Miner Tool


License
MIT
Install
pip install soccminer==0.0.43a1

Documentation

Source Code Comments Miner

SoCC-Miner

SoCC-Miner (Source Code-Comments Miner), a novel tool that extracts natural language, contextual source code fragments, source code construct level attributes from raw source code and offers different data pipelines that can be easily used in different use cases in Software Engineering (Source code Summarization, Program Comprehension, Automatic Comment scoping and generation). It is novel as in it can mine and extract entity level natural language text and attributes. For example in Java project: package level, class level, interface level, method level, static block level source code comments and multiple associated attributes can be mined. At present, it supports only Java projects. It offers four different pipelines:

  • CommentsMetaAttribute (Contains basic comment info)
  • ComprehensiveCommentsAttribute (Contains extensive comment context info)
  • JavaMetaAttribute (Contains project entity attributes)
  • JavaMiner (Combines ComprehensiveCommentsAttribute and JavaMetaAttribute)

More details are available at https://m3soulu.github.io/soccminer/main.html

Installation

Not mandatory but it is recommended to create a virtualenv.

$ virtualenv -p python3 <venv_name> 
$ source <venv_name>/bin/activate

Clone the repository

$ git clone https://github.com/M3SOulu/soccminer 
$ cd soccminer

Install the dependencies.

  • srcML installation - Install the appropriate srcML client corresponding to your OS (Linux/Windows). https://www.srcml.org/#download

  • Installing soccminer will install the required dependencies and then the soccminer package.

$ pip3 install soccminer

Usage from commandline

Usage:

$ python3 bin/main.py -i /usr/local/project_repository_for_analysis/ 

Options:

  • i - (--input) Defines the input to the tool. (Mandatory argument) Can be 'local_dir' containing project repositories as sub-directories or 'Git Repo URL'.

  • l - (--language) The programming language of the project, for now only java project is handled by SoCCMiner. By default, it is set to 'java'.

  • lvl - (--level) Defines the mining/project entity loading level. By default, it is set to 'comment'. Can be,

    • 'comment' to mine/load basic comment info,
    • 'comprehensive_comment' to mine/load comprehensive comment attributes,
    • 'project' to mine/load project attributes),
    • 'all' (for project and comprehensive attributes)
    • NOTE: While loading entities with direct_load input argument set to True, SoCCMiner expects the same mining level with which the project was mined.
  • dl - (--direct_load) If True, loads project entities from the mined entities directory containing the soccminer serialized json files. If False, mines source code projects for comments, source code entities and their attributes according to the mining level input and then loads projects entities into respective pipelines. By default, it is set to False.

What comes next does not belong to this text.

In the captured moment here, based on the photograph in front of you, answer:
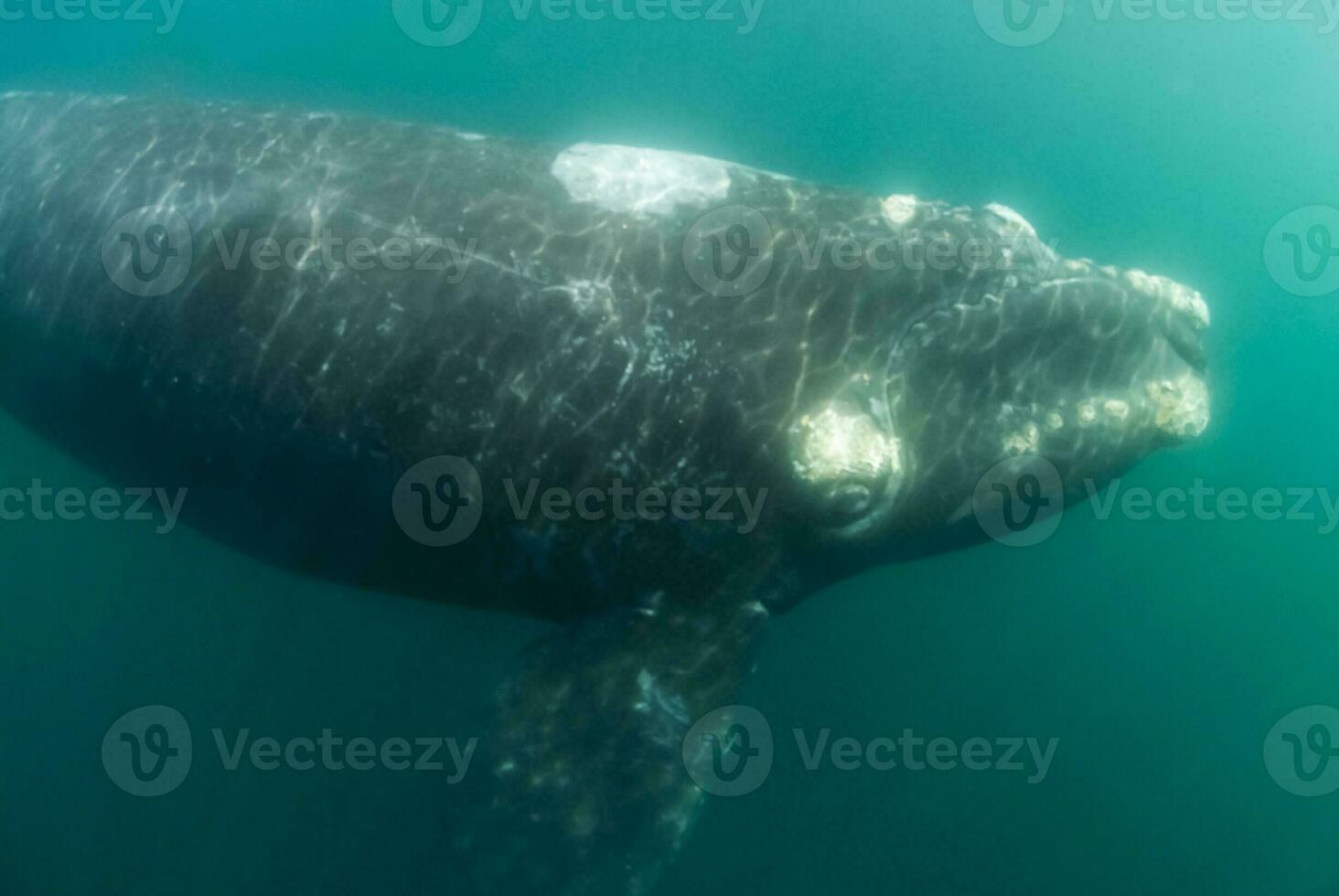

  • log - (--logging) Defines the logging level. Can be one of nolog(NOLOG), info(INFO), debug(DEBUG). By default, it is 'nolog'. For other options, the log file will be created in the current working directory.
    NOTE: Enabling log creates very huge log file for huge source code repositories. Recommended enabling only for debugging as it creates huge log files. Enable it for debugging after ensuring enough disk space is available (atleast 5GB for large to very large repositories with source files greater than 25000 in a project repository).

  • o - (--output) Defines the output directory where the mined entities will be stored. By default, it is current working directory.

  • m - (--mode) Defines SoCC-Miner execution mode, can be 'single' to mine single project directory (i.e., all files and directories within input directory will be treated as a single project), or can be 'multiple' to mine multiple project directories in which all sub-directories within the input directory will be treated as separate project directories. NOTE: For GitHub repository URLs, SoCC-Miner defaults to 'single' mode. SoCC-Miner expects an input directory that contains only project directory/ies as sub-directory/ies in 'multiple' mode.

Usage from API

Refer scripts :

  1. soccminer_comments.py (for Comments Meta Attributes),
  2. soccminer_comments_attr.py (for Comprehensive Comments Attributes),
  3. soccminer_proj_attr.py (for Project Attributes) and
  4. soccminer_proj_comments_attr.py (for both comprehensive comments and project attributes).

Before execution, do not forget to change the input directories for mining and loading.

NOTE: In demo scripts, loading immediately follows mining in reality it need not be the same. One can mine the repos in one location, zip and transfer to another location, then mined_entities are unzipped and the folder location is given as input to the loading_project call, then the loaded objects serve as pipelines for AI applications.

$ python3 soccminer_comments.py

Similarly other scripts (pipelines) can be executed.